Os anos 60 foram uma década cheia de transformação cultural e, nesse período, as brincadeiras dos anos 60 conquistaram um lugar especial no coração de crianças e adolescentes, misturando tradição com as primeiras influências da modernidade.

As brincadeiras clássicas que marcaram a infância dos anos 60

No Brasil, as brincadeiras dos anos 60 mantiveram vivas tradições populares, mas também absorveram elementos novos trazidos pela televisão e pela cultura global. Enquanto as crianças da cidade brincavam em ruas e calçadões, as do campo aproveitavam bosques e matas, criando cenários próprios para suas aventuras. A simplicidade dos materiais caseiros permitia que a imaginação fosse o limite, e cada brincadeira ganhava uma pitada de magia única no cenário daquela época.

Dentre as atividades mais comuns, estavam as que exigiam criatividade, coordenação e muita sociabilidade. Elas não surgiam apenas para entreter, mas também para ensinar habilidades motoras, respeito às regras e trabalho em equipe. Hoje, ao revisitar essas brincadeiras dos anos 60, é possível perceber o quanto elas ajudavam a formar laços fortes entre os amigos e a valorizar o tempo de lazer sem depender de eletrônicos.

Brincadeiras Dos Anos 60 70 80 - NAZAEDU
Brincadeiras Dos Anos 60 70 80 - NAZAEDU

Brincadeiras de rua e escola: o cotidiano divertido

As brincadeiras de rua eram rainhas nos anos 60, e muitas delas podem ser vistas até hoje, embora com variações. Amarelinha, elástico, queimada, peão e cabra-cega dominavam os fins de tarde, quando as crianças se reuniam espontaneamente. Esses encontros improvisados nas calçadas, praças e brejos criavam um senso de comunidade, já que todos conheciam os vizinhos e brincavam juntos sob os olhares atentos dos pais.

Nas escolas, as brincadeiras dos anos 60 também tinham seu espaço, especialmente durante o intervalo ou nas aulas de educação física. Era comum vermos turmas inteiras divididas em grupos para jogar "peixe-peixe", "cabeça, ombro, joelho e pé" ou simplesmente correrem e rirem sem uma agenda definida. Essas atividades ajudavam a quebrar a rigidez da sala de aula e a liberar energia acumulada, tornando o ambiente escolar mais leve e acolhedor.

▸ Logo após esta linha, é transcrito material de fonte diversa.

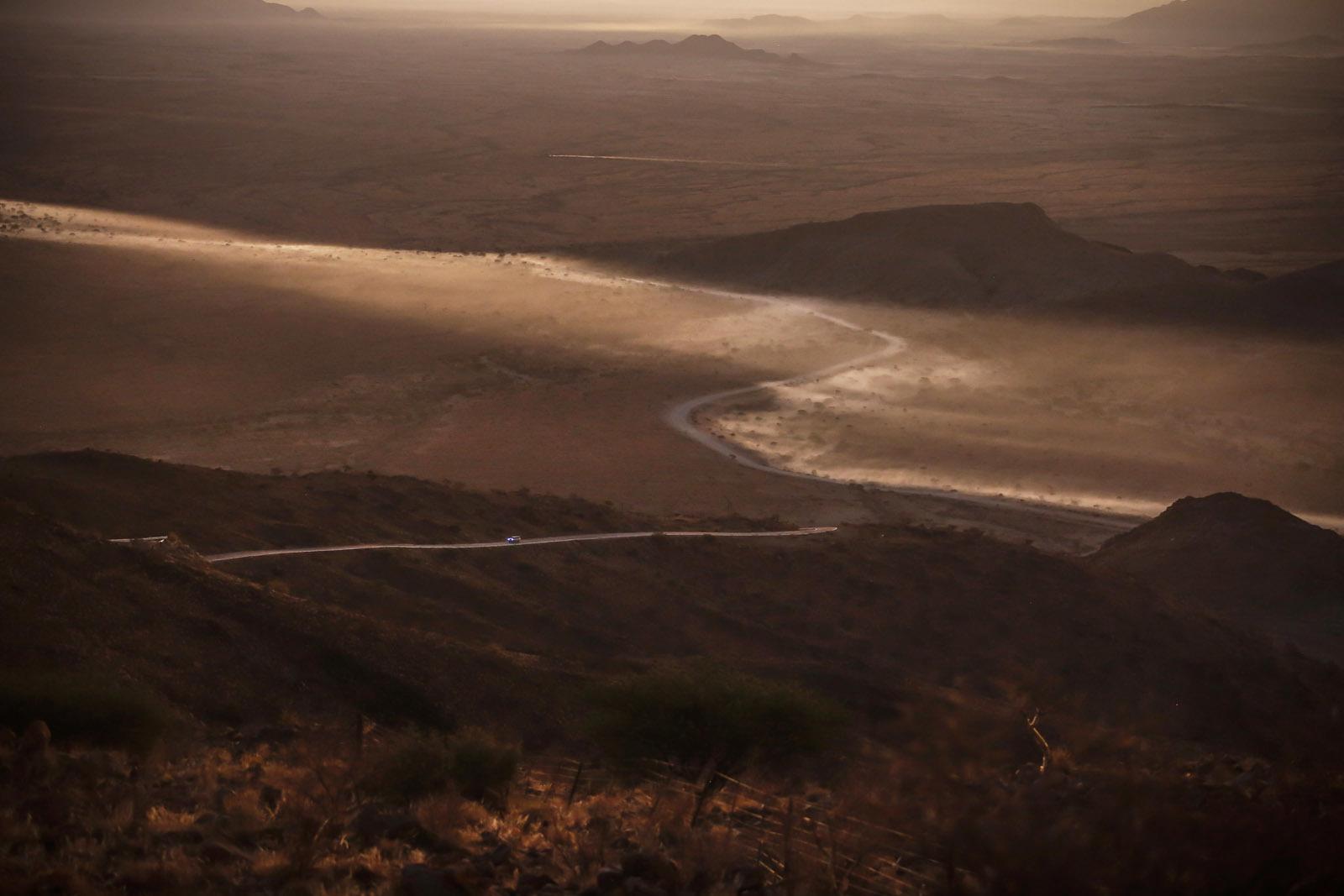 Foto de Toyota Hilux 2016 Namibia (43/74)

Brincadeiras de dedo e cantigas de roda

Um dos encantos das brincadeiras dos anos 60 foi a valorização das cantigas de roda e os famosos "dedos", que geralmente eram acompanhados por palmas e músicas populares. Essas brincadeiras circulares, muitas vezes lideradas por uma criança mais experiente, ajudavam a manter viva a cultura oral e a memória coletiva. Elas eram transmitidas de geração em geração, sofrendo apenas leves adaptações regionais.

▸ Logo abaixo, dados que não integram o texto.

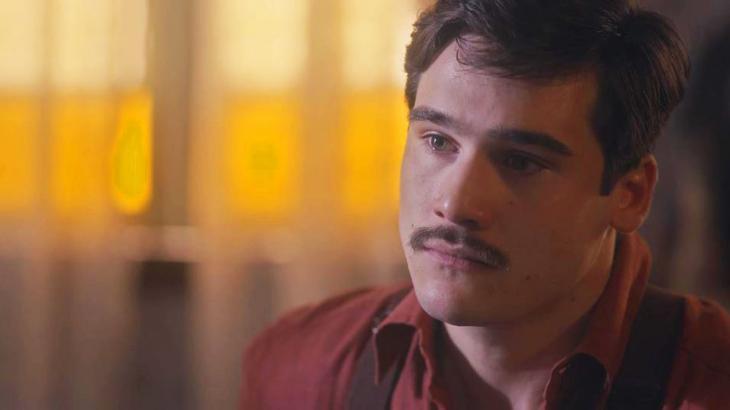 Éramos Seis: Com a morte do pai, Alfredo decide se tornar um novo homem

Quais eram as brincadeiras na década de 60?
Quais eram as brincadeiras na década de 60?
  • Exemplo clássico: "Carneirinho, carneirão, pode me dar um boi?"
  • Outra pedida recorrente: "Sapo sapo, me dá uma cigarrinha"
  • As palmas ritmadas acompanhavam quase todas as canções, criando uma interação única entre os participantes

Essas atividades não exigiam qualquer equipamento, bastavam algumas crianças dispostas a se divertir. Elas fortaleciam a fala, a audição e a capacidade de seguir ritmos, além de promoverem momentos de pura alegria coletiva. Até mesmo o gesto de "puxar uma brinquedinho" ganhava um charme especial quando acompanhado por uma música animada.

Brincadeiras com objetos simples: bola, elástico e rolimã

Mesmo sem tecnologia, as crianças dos anos 60 sabiam como se entreter com pouco. Bolas de futebol, tecido, ou mesmo uma garrafa pet transformada em "rolimã" eram itens básicos que davam origem a inúmeras brincadeiras dos anos 60. A bola de tecido, costurada com retalhos, era flexível e segura, perfeita para jogos de malha e vôlei em praça. Já o elástico, seja de borracha ou meia, era a base para desafios de habilidade e ritmo.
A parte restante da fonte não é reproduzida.